Оставаться под синеватым больничным потолком сразу показалось страшным испытанием, хуже, чем боль и тряска.
– Мне бы домой поскорее, к деткам.
– Куда вы собрались, Пахомова? Вы даже до палаты сами не дойдете. – Инесса укоризненно покачала красивой головой с накрахмаленным довоенным колпаком, сидевшем на кудрях как неуместная, выдраенная слугами белоснежная корона, с заломами, о которые можно порезаться. Августина давно не видела такой непрактичной белизны. – Я выписала препараты, сейчас Тамара сделает вам укол.
Она взяла колокольчик и позвонила, точь-в-точь как барыня в великосветском поместье, правда, сама Гутя таких в своей жизни не видывала, но матушка рассказывала, что так себя вели помещики до революции.
Августину увезла на каталке пожилая Тамара в низко повязанном на лоб платочке, как у монахини.

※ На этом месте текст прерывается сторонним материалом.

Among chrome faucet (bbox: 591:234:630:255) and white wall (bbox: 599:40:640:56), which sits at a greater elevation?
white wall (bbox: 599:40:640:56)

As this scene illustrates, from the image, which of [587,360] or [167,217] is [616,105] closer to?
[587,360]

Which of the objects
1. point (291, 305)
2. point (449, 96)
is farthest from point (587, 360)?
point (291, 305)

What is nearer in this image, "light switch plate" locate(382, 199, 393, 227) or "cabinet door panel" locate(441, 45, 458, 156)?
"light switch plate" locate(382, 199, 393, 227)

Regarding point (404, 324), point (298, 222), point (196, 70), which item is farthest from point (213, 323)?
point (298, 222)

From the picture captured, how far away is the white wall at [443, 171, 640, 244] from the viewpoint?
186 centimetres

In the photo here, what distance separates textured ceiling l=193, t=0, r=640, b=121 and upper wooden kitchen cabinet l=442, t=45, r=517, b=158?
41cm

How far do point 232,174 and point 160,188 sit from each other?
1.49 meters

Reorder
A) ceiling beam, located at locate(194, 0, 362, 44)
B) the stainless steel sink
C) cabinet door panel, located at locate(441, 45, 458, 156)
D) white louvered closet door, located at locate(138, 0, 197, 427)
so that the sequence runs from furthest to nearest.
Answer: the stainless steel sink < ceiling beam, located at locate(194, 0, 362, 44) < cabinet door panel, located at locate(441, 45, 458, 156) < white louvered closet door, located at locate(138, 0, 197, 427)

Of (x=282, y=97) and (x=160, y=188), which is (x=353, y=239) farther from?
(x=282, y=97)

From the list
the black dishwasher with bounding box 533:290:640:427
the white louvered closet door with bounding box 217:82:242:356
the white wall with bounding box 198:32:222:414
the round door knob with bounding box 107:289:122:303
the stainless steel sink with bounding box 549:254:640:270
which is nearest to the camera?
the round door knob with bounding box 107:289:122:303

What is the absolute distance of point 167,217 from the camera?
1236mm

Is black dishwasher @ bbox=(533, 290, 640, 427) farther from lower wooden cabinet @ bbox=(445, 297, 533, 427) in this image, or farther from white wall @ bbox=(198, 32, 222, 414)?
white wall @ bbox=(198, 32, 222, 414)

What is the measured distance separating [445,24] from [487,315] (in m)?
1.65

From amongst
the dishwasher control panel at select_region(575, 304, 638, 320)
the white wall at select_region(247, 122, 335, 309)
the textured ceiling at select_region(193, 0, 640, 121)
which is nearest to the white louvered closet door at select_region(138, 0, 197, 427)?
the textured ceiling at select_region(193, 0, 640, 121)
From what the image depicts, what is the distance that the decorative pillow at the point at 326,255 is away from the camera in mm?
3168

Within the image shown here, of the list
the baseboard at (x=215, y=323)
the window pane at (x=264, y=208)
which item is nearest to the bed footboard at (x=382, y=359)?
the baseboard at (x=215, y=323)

В палате оказалось жарко и сдобно. Кисло пахло дрожжами, как будто где-то под кроватью настаивалось тесто. Небольно ужалил шприц, теплой истомой навалился сон. Впервые за девять месяцев ей некуда спешить, вскакивать ни свет ни заря, будить, стряпать, доить и убегать. Она выспится. Под натиском этой преступной мысли попрятались заботы о детях, о школе, об овощехранилище. Ей судьба выспаться. И уже сквозь сон она додумала плохое окончание своей бессовестно-радостной мысли: а может статься, и умереть. В сумерках, которых она толком не видела – только миг через опущенные ресницы, и снова в сон, – к кровати подошла давешняя медсестра, оголила руку, поцокала языком и что-то вколола, а потом еще что-то непонятное сказала прохладно-высокомерным голосом докторица.